Directions for this task:
From the line containing "オレンジ&チョコチーズケーキ" down to the line containing "Horse coin with", copy out the entries below exactly, both lines included, and nothing else; pictures do not belong in the copy.

++++ Data supplied ++++

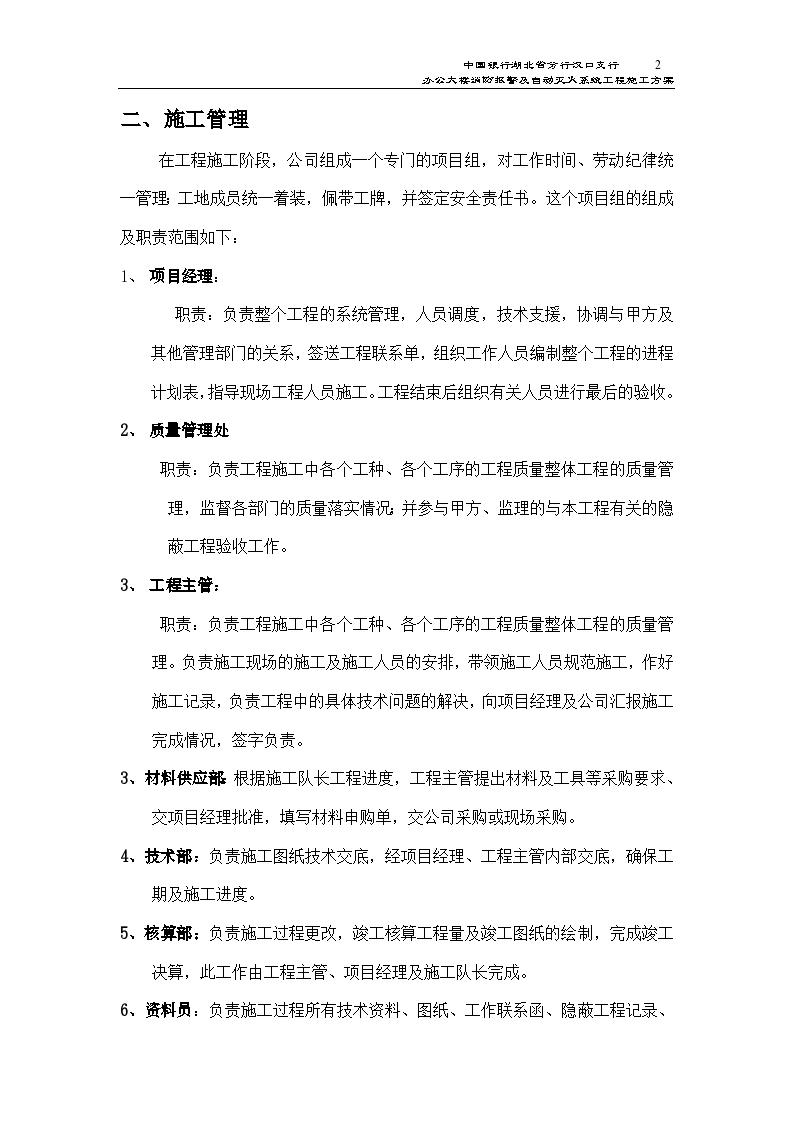 办公大楼消防报警及自动灭火系统工程施工方案-图二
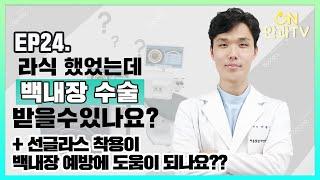 [ON안과TV] EP24. 라식 했었는데, 백내장 수술…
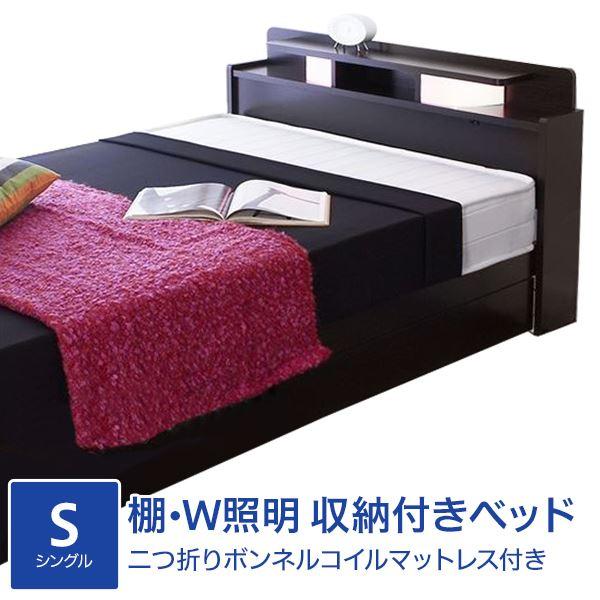 【送料無料】棚W照明 収納付きベッド シングル 二つ折りボンネルコイルマットレス付 ブラック 【代引不可】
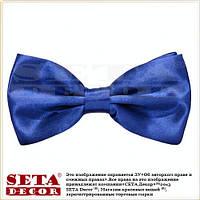 Галстук-бабочка синяя, классическая, двухслойная. Продажа и прокат.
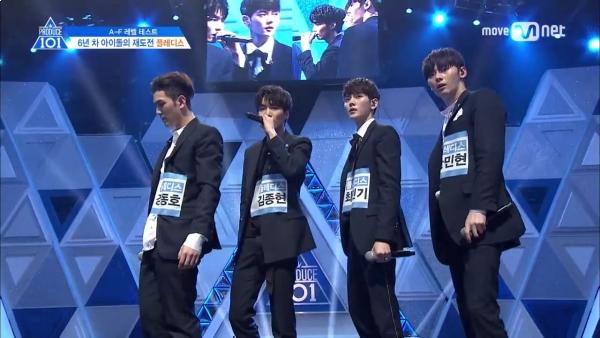 ▲그룹 뉴이스트로 활동한 경력이 있는 플레디스 소속 연습생들 (사진=Mnet '프로듀스101 시즌2')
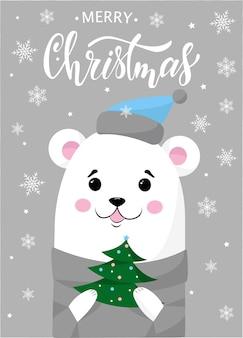 Christmas teddy bear poster design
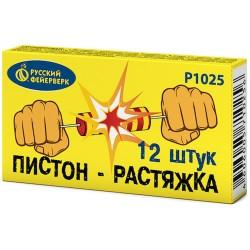 Р1025 Петарды Пистон-растяжка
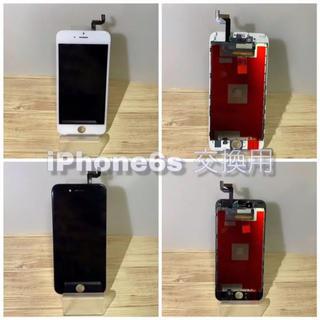 アイフォーン(iPhone)のiPhone 6s 交換用 フロントパネル 画面 白or黒 どちらか1枚 (その他)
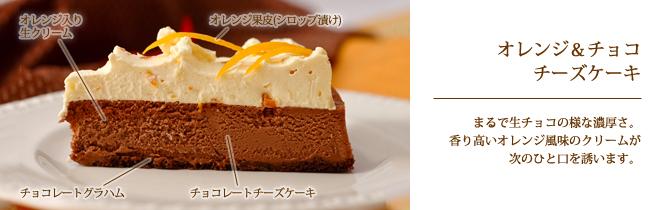 オレンジ&チョコチーズケーキ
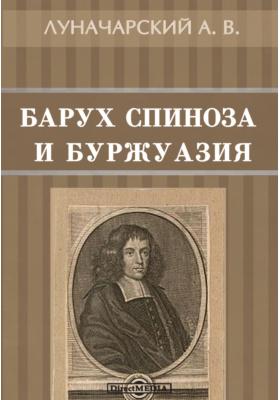 Барух Спиноза и буржуазия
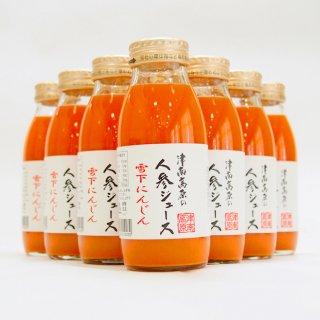 【魚沼のお土産】人参ジュース   200ml 20本
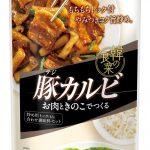 韓国の豚焼肉(テジカルビ)を日常の食卓へ「韓の食菜 豚(テジ)カルビ」新発売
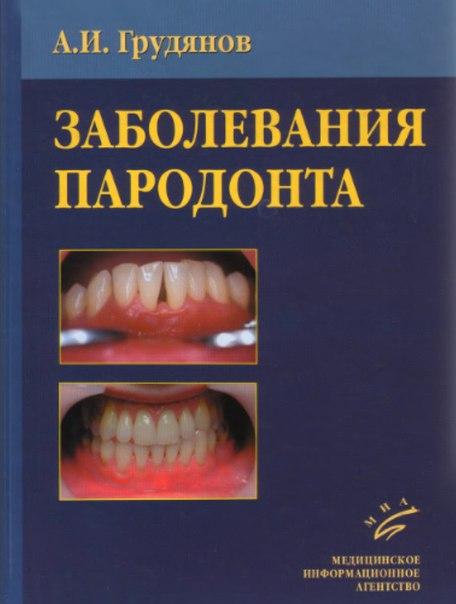 Для врачей стоматологов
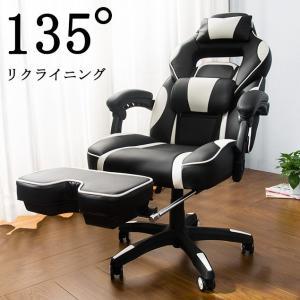オフィスチェア 肘付 腰痛 高級オフィスチェア ハイバック ゲームチェア 135度リクライニング フットレスト&クッション付き 人間工学 ハロウィンプレゼント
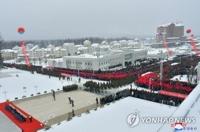 朝鲜革命圣地三池渊城建工程三期动工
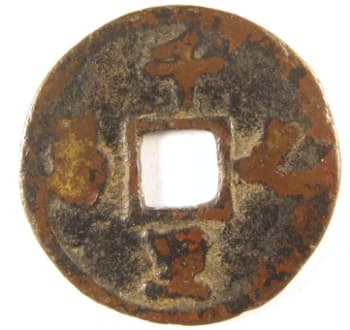Horse coin with inscription qian li zhi ma (1,000 li               horse)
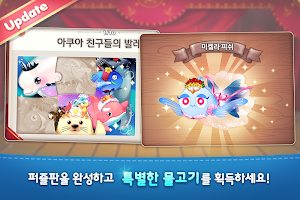 Screenshot 3: 아쿠아스토리 for kakao
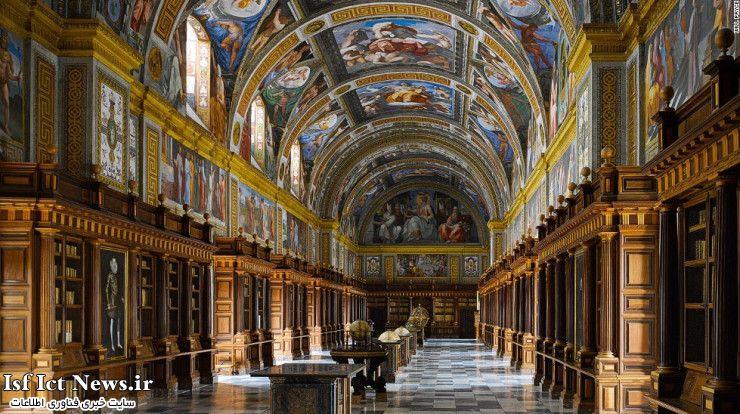 Top 10 Libraries-Escorial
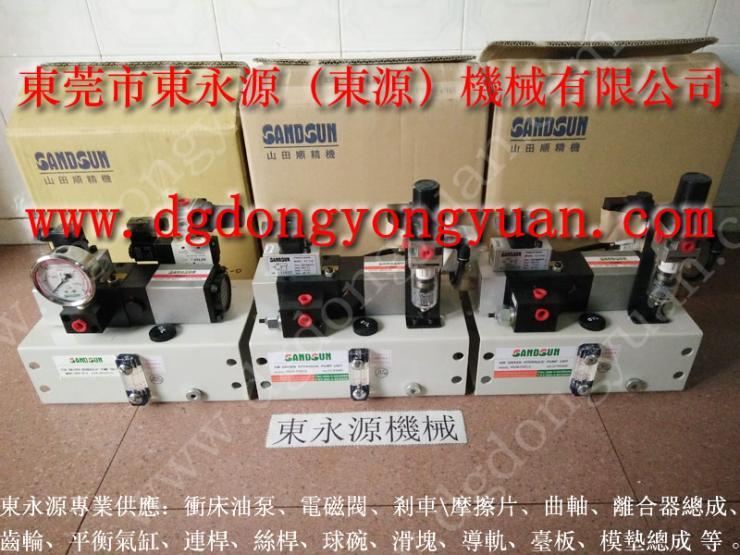 HDPL-400 超负荷装置,PE07 找 东永源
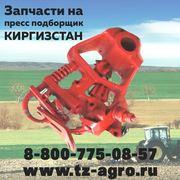Вязальный аппарат киргизстан 4u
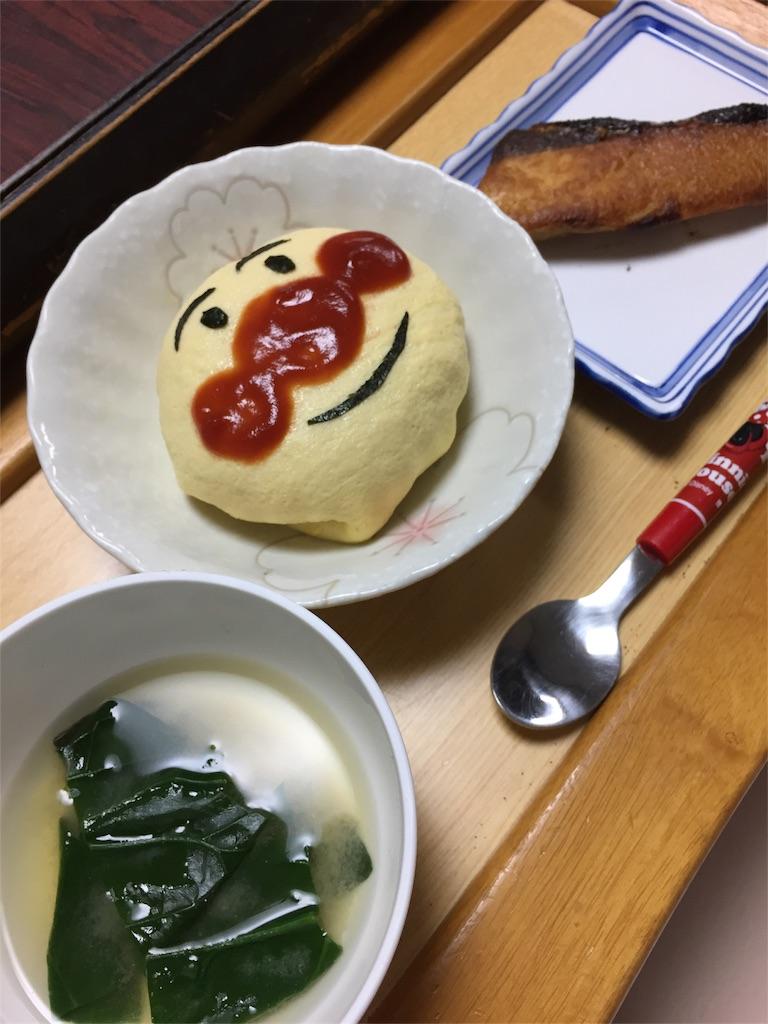 f:id:matsurimama:20170116212024j:image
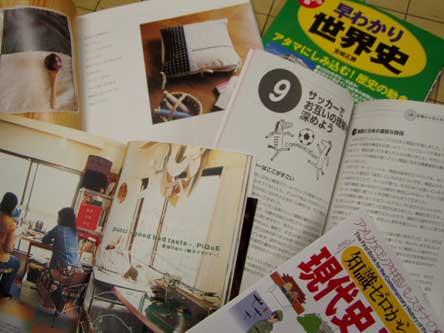 051127_2_blog.jpg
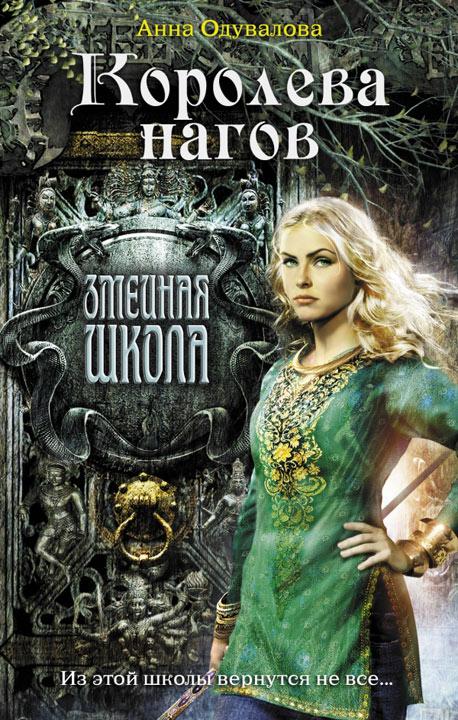 Анна Одувалова: Королева нагов
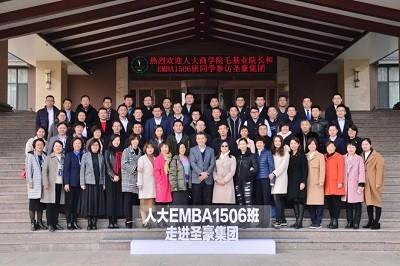 中国人民大学EMBA1506班走进圣豪商业,游学解析新零售密码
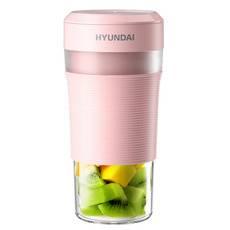 韩国现代HYUNDAI便携式榨汁机 星果杯迷你料理机家用原汁机果汁机 有线QC-JB2313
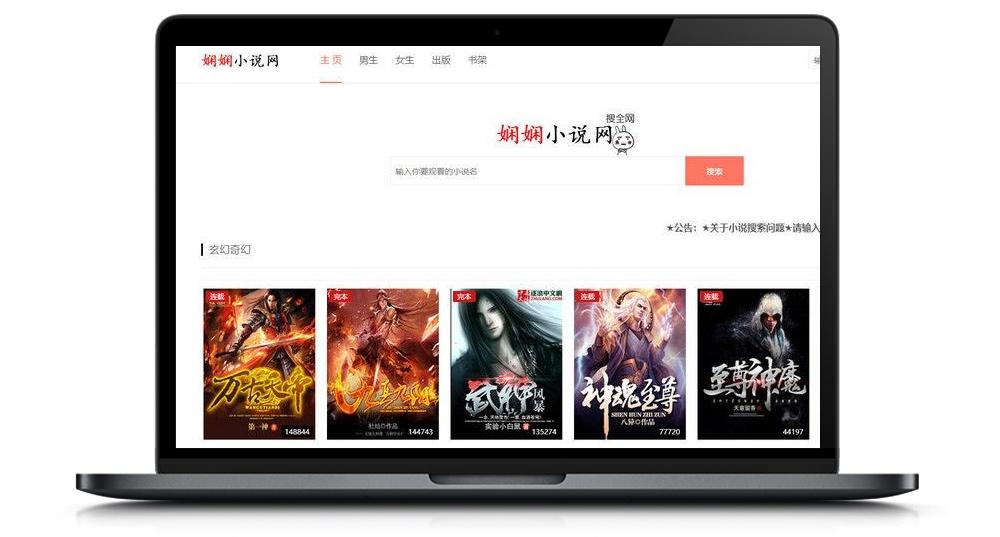 《娴娴小说集》PHP全自动收集小说集网站源代码 PC+手机安卓版-找主题源码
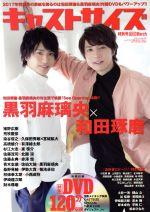 キャストサイズ 特別号 黒羽麻璃央×和田琢磨(三才ムックvol.935)(2017March)(DVD付)(単行本)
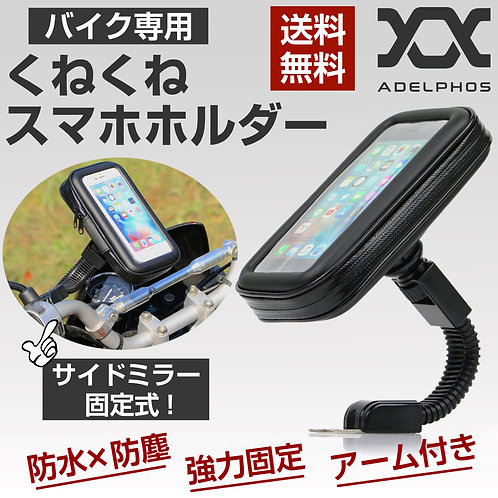 adelphos 防水防塵 バイク用くねくねアームホルダー スマホホルダー 360°回転 サイドミラー固定式 落下防止ワイヤー 高さ調節クッション3枚付属
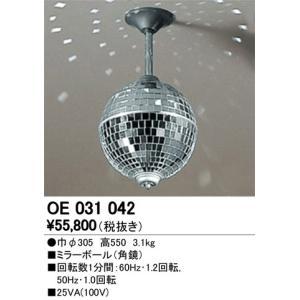 OE031042 オーデリック 演出照明|art-lighting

++++

Expected output:
 オレンジ&チョコチーズケーキ
 Барух Спиноза и буржуазия
 【魚沼のお土産】人参ジュース   200ml 20本
 韓国の豚焼肉(テジカルビ)を日常の食卓へ「韓の食菜 豚(テジ)カルビ」新発売
 Для врачей стоматологов
オフィスチェア 肘付 腰痛 高級オフィスチェア ハイバック ゲームチェア 135度リクライニング フットレスト&クッション付き 人間工学 ハロウィンプレゼント
 朝鲜革命圣地三池渊城建工程三期动工
Horse coin with inscription qian li zhi ma (1,000 li               horse)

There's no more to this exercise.